◆ **TEXTE DE LECTURE**
┄┄┄┄┄┄┄┄┄┄┄┄┄┄┄┄┄┄┄┄

Autant dire que les ressources nationales ont été gérées de manière opaque, comme on dépense son argent de poche, une gestion des plus artisanales. Loin de « la bonne gouvernance » et de « l’efficacité de la dépense publique » tant fredonnées et martelées par le PNDS-Tarayya quand il était à l’opposition.
Les affaires qui ont jalonné la gouvernance de la renaissance sont nombreuses. Certaines ont même défrayé la chronique internationale, faisant les choux gras de journaux à grands tirages, écornant terriblement au passage la crédibilité du pays chèrement acquise sous la Vème République. La vente circulaire de l’Uranium dite Unaniumgate, le prêt frauduleux d’eximbank, le prêt miraculé du Congo, l’achat du vieux coucou pour le camarade président et ses accessoires (hangar et système anti-missile), le don de riz pakistanais, l’affaire africard, les 20 milliards de l’ARTP, l’affaire Mukuri, la gestion du pétrole nigérien, le scandale du ministère de la défense, les containers de la SORAZ... Tous ces dossiers attendent d’être dépoussiérés et tirés au clair devant les juridictions compétentes.
Sans oublier les milliers de fois où, par de grossières violations de la loi, le régime a porté atteinte aux droits humains et emprisonné des opposants et des libres penseurs.
Il est bien de faire des professions de foi, mais le mieux et le plus juste serait de passer aux actes. Le ‘désormais’ ne permet pas de faire table rase de tout ce que les nigériens ont vécu et subi pendant ces dix dernières années, et de continuer en faisant comme si de rien n’était. Le Niger et les Nigériens attendent d’être dans leurs droits, leur dignité.
Dans le même discours d’investiture, Bazoum a proclamé : « Je serai implacable contre les délinquants parce que j’ai conscience du tort que porte la corruption au développement du pays. Elle constitue par ailleurs une grande source de discrédit pour un régime et comme telle, elle est un grand facteur d’insécurité ».
La prise de conscience est louable, mais si elle n’est pas suivie de décision et d’actions concrètes conséquentes, elle ne sert à rien. Bazoum aura besoin pour ce faire de beaucoup de courage et d’abnégation.
« L’agir est la forme pure du vouloir ». Le philosophe comprendra.

┄┄┄┄┄┄┄┄┄┄┄┄┄┄┄┄┄┄┄┄

◆ **JEU DE DONNÉES**
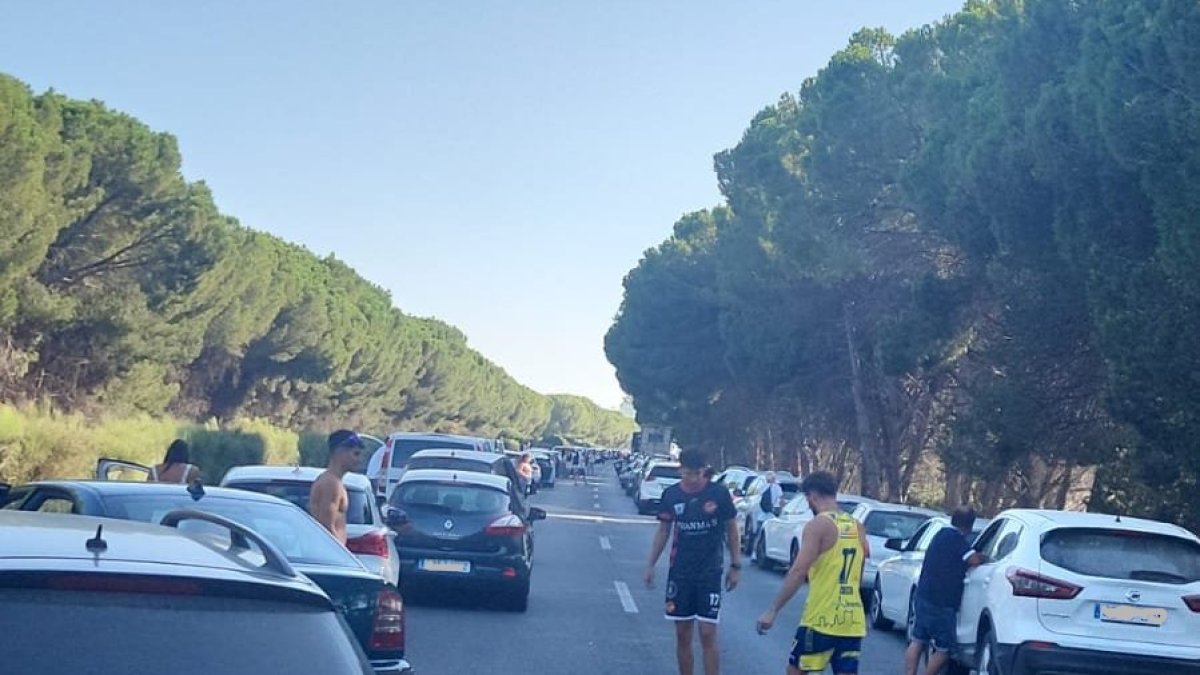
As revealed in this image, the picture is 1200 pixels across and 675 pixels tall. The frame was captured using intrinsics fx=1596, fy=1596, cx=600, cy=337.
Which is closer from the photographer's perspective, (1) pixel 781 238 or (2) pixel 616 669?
(2) pixel 616 669

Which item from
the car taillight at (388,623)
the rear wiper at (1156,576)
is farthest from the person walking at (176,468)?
the rear wiper at (1156,576)

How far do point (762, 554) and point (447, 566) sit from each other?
1199cm

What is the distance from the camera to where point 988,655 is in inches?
489

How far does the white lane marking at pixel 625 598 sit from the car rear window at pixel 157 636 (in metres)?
14.3

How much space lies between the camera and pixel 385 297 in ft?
426

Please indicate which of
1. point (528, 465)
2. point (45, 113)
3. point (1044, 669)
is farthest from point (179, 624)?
point (45, 113)

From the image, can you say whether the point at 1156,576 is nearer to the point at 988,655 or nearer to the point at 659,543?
the point at 988,655

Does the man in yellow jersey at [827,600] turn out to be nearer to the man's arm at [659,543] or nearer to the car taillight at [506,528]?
the man's arm at [659,543]

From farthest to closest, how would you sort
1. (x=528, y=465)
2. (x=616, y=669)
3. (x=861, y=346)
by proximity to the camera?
(x=861, y=346) < (x=528, y=465) < (x=616, y=669)

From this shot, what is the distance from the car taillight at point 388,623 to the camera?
27.3ft

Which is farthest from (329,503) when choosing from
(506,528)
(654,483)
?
(654,483)

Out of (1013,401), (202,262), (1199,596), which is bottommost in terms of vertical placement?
(1199,596)

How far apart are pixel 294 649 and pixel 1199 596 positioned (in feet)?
31.4

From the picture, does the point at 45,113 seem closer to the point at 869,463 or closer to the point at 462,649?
the point at 869,463
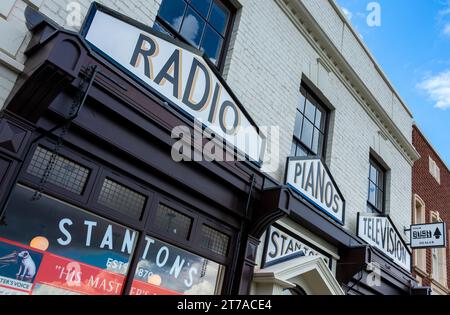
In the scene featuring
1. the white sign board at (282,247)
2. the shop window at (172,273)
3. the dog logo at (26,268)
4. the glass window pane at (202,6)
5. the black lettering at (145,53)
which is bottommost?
the dog logo at (26,268)

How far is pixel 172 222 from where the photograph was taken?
4.64 metres

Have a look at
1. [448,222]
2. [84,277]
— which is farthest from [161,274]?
[448,222]

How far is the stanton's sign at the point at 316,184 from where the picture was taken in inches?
255

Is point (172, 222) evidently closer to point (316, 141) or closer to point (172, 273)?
point (172, 273)

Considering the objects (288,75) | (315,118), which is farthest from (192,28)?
(315,118)

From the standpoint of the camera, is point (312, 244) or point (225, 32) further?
point (312, 244)

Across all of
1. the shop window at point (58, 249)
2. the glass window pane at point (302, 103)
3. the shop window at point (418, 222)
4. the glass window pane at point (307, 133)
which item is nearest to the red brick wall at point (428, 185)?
the shop window at point (418, 222)

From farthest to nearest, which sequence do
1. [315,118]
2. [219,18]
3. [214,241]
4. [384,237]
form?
[384,237] → [315,118] → [219,18] → [214,241]

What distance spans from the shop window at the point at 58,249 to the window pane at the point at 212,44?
119 inches

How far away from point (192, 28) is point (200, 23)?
0.70 feet

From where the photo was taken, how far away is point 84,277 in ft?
12.2

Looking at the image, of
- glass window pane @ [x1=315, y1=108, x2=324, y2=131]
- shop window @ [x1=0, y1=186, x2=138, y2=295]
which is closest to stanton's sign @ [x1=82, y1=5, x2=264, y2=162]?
shop window @ [x1=0, y1=186, x2=138, y2=295]

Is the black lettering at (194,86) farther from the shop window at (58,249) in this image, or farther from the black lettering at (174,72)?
the shop window at (58,249)

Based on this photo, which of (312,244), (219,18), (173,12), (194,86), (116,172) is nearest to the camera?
(116,172)
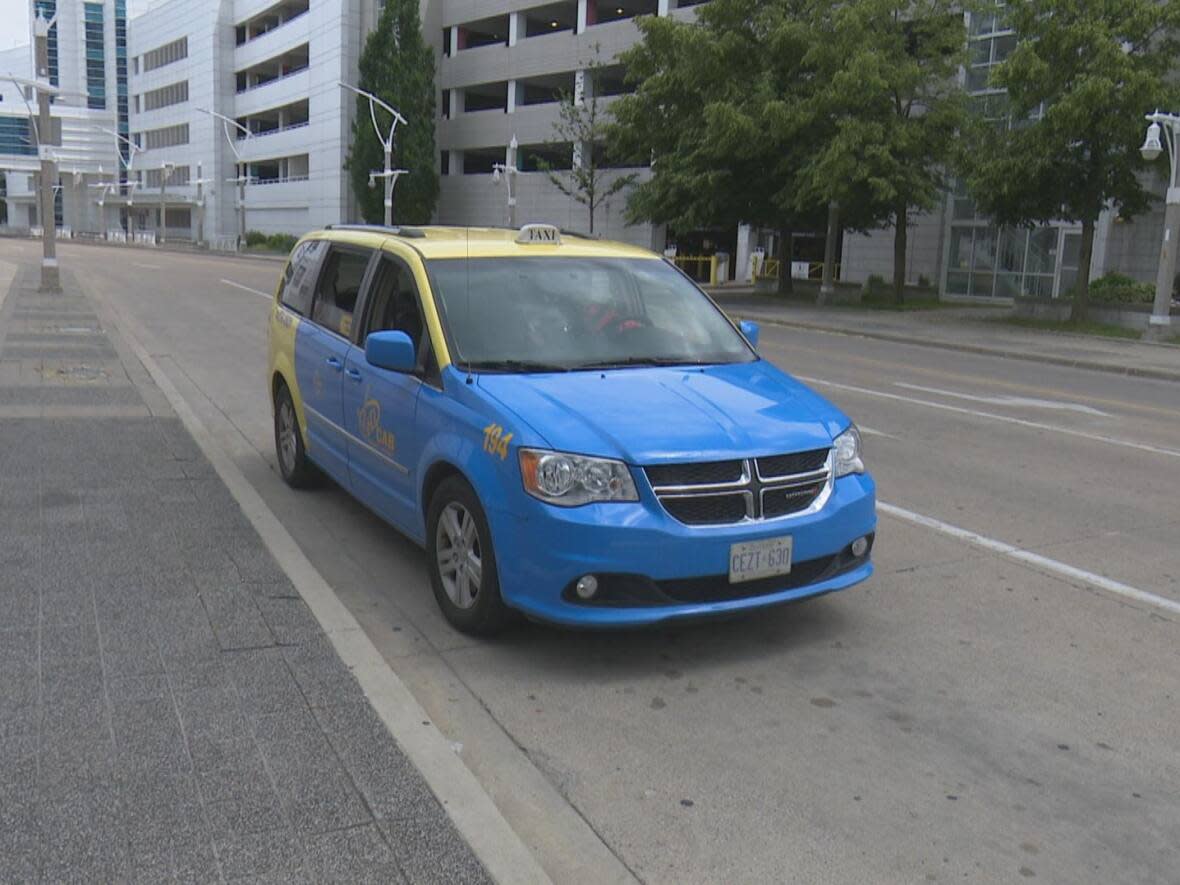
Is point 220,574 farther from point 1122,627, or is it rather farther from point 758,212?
point 758,212

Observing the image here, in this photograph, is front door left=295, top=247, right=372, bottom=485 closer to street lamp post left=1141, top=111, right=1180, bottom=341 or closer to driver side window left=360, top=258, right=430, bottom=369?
driver side window left=360, top=258, right=430, bottom=369

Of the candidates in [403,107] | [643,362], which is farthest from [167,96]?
[643,362]

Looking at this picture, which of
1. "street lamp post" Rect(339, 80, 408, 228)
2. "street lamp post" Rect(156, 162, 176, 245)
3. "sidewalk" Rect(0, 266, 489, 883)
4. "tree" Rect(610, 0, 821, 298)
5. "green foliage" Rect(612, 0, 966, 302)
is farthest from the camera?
"street lamp post" Rect(156, 162, 176, 245)

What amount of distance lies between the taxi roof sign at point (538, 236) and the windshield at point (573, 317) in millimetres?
210

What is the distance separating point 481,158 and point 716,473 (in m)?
64.3

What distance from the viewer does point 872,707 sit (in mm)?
4535

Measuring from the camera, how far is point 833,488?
5078 millimetres

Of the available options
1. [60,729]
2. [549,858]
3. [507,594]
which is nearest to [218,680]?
[60,729]

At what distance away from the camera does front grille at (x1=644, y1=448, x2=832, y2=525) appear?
464 centimetres

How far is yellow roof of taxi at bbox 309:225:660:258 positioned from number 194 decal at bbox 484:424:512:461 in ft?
5.17

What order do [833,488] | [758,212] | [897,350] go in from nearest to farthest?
[833,488] → [897,350] → [758,212]

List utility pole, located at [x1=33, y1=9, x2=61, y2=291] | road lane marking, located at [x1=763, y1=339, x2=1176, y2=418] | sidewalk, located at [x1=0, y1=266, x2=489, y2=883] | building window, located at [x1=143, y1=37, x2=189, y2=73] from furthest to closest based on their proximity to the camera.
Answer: building window, located at [x1=143, y1=37, x2=189, y2=73] < utility pole, located at [x1=33, y1=9, x2=61, y2=291] < road lane marking, located at [x1=763, y1=339, x2=1176, y2=418] < sidewalk, located at [x1=0, y1=266, x2=489, y2=883]

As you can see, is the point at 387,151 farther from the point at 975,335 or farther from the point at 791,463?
the point at 791,463

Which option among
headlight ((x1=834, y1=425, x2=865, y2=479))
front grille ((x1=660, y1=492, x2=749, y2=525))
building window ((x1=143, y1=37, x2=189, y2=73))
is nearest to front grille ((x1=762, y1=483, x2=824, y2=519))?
front grille ((x1=660, y1=492, x2=749, y2=525))
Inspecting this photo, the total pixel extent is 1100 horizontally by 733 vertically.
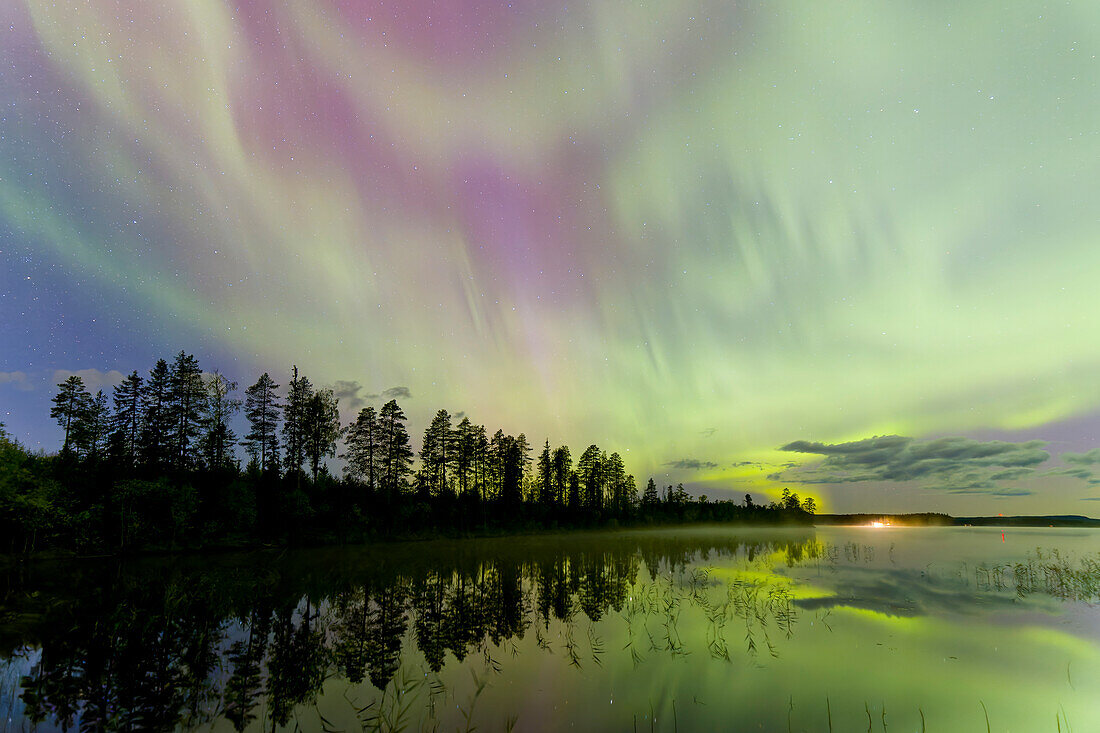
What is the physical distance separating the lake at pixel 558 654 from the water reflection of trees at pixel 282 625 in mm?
Result: 123

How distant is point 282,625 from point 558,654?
13.7 metres

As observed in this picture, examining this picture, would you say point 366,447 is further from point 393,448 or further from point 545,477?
point 545,477

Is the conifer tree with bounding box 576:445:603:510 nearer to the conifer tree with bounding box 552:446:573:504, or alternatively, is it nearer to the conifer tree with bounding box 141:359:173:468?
the conifer tree with bounding box 552:446:573:504

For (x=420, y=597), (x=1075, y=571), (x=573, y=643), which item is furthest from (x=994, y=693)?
(x=1075, y=571)

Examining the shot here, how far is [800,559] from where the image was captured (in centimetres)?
4784

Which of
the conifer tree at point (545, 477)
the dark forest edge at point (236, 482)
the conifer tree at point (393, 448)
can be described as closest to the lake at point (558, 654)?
the dark forest edge at point (236, 482)

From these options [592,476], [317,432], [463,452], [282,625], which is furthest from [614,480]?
[282,625]

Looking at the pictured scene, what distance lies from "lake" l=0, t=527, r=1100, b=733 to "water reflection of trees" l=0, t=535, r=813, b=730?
4.8 inches

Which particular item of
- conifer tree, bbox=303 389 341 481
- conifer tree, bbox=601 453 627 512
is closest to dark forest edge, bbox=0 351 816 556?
conifer tree, bbox=303 389 341 481

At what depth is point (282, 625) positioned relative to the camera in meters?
22.4

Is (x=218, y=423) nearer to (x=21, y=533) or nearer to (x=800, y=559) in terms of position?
(x=21, y=533)

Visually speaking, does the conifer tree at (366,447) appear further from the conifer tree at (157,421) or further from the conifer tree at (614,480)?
the conifer tree at (614,480)

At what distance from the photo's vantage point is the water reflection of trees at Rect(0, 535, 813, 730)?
14211 millimetres

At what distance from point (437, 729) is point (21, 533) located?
2539 inches
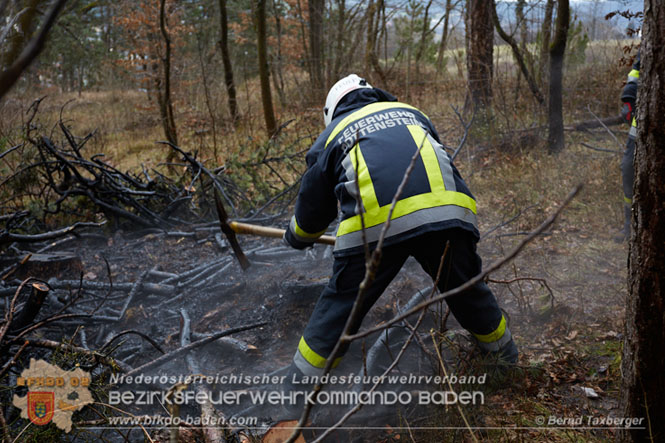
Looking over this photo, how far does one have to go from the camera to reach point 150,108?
1236 centimetres

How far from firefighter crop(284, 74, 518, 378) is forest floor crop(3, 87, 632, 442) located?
0.28 m

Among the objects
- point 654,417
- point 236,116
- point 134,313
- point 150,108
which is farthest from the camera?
point 150,108

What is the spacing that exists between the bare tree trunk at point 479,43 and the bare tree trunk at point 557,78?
41.4 inches

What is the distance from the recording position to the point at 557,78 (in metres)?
6.74

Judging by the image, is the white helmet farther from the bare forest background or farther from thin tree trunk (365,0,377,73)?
thin tree trunk (365,0,377,73)

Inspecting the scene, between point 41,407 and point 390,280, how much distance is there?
74.4 inches

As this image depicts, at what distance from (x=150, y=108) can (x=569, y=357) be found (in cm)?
1235

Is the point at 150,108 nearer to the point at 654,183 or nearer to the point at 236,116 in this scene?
the point at 236,116

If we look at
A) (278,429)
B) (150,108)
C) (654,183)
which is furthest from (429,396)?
(150,108)

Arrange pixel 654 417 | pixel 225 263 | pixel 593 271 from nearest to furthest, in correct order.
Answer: pixel 654 417 → pixel 593 271 → pixel 225 263

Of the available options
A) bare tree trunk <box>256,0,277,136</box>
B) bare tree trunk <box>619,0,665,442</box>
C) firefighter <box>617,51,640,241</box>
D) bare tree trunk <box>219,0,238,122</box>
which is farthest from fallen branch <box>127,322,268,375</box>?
bare tree trunk <box>219,0,238,122</box>

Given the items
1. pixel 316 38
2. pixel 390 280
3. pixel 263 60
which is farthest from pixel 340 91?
pixel 316 38

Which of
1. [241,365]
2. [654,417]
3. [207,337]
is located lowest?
[241,365]

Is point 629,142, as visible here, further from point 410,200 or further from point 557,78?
point 410,200
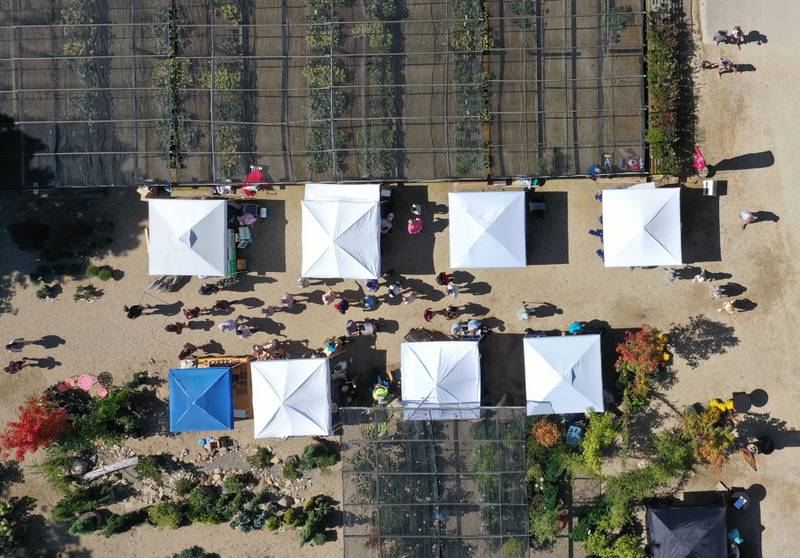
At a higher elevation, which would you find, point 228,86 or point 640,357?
point 228,86

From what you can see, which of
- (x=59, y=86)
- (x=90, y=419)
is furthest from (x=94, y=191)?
(x=90, y=419)

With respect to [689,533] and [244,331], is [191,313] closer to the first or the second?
[244,331]

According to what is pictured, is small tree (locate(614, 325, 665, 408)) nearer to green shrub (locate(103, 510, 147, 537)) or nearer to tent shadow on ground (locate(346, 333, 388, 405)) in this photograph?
tent shadow on ground (locate(346, 333, 388, 405))

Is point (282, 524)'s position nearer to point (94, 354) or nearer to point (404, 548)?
point (404, 548)

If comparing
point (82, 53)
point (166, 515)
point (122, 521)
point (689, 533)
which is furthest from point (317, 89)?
point (689, 533)

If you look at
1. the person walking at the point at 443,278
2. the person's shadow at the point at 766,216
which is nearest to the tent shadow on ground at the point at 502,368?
the person walking at the point at 443,278

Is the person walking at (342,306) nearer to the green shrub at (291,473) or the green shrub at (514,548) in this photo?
the green shrub at (291,473)
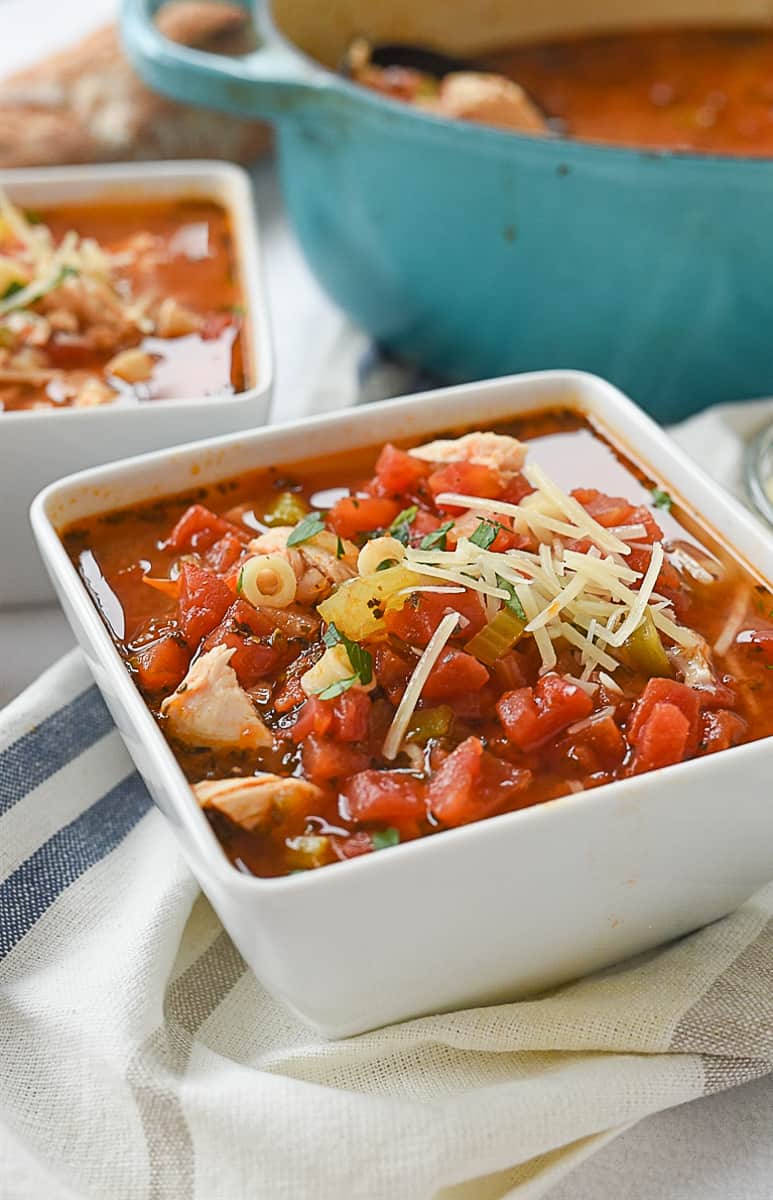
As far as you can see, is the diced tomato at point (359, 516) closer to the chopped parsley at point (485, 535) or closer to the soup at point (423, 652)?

┄┄┄┄┄┄┄┄┄┄┄┄┄┄┄┄┄┄┄┄

◆ **TRAVAIL DEMANDÉ**
1. D'après le texte de lecture, pourquoi Bazoum déclare-t-il qu'il sera « implacable contre les délinquants » ? Répondez en une à trois phrases.
2. Résumez le texte de lecture en trois phrases.

◆ **RÉPONSES PAR TÂCHE**
1. Bazoum affirme avoir conscience du tort que la corruption porte au développement du pays. Il ajoute qu'elle constitue une grande source de discrédit pour un régime et, à ce titre, un grand facteur d'insécurité.

2. Le texte reproche au régime du PNDS-Tarayya une gestion opaque des ressources nationales, de nombreuses affaires qui ont entamé la crédibilité du pays et des atteintes aux droits humains, autant de dossiers qui attendent d'être tirés au clair devant les juridictions compétentes. Il estime que le « désormais » ne permet pas de faire table rase de ce que les Nigériens ont vécu pendant les dix dernières années. Il juge louable la prise de conscience exprimée par Bazoum contre la corruption dans son discours d'investiture, mais inutile si elle n'est pas suivie de décisions et d'actions concrètes.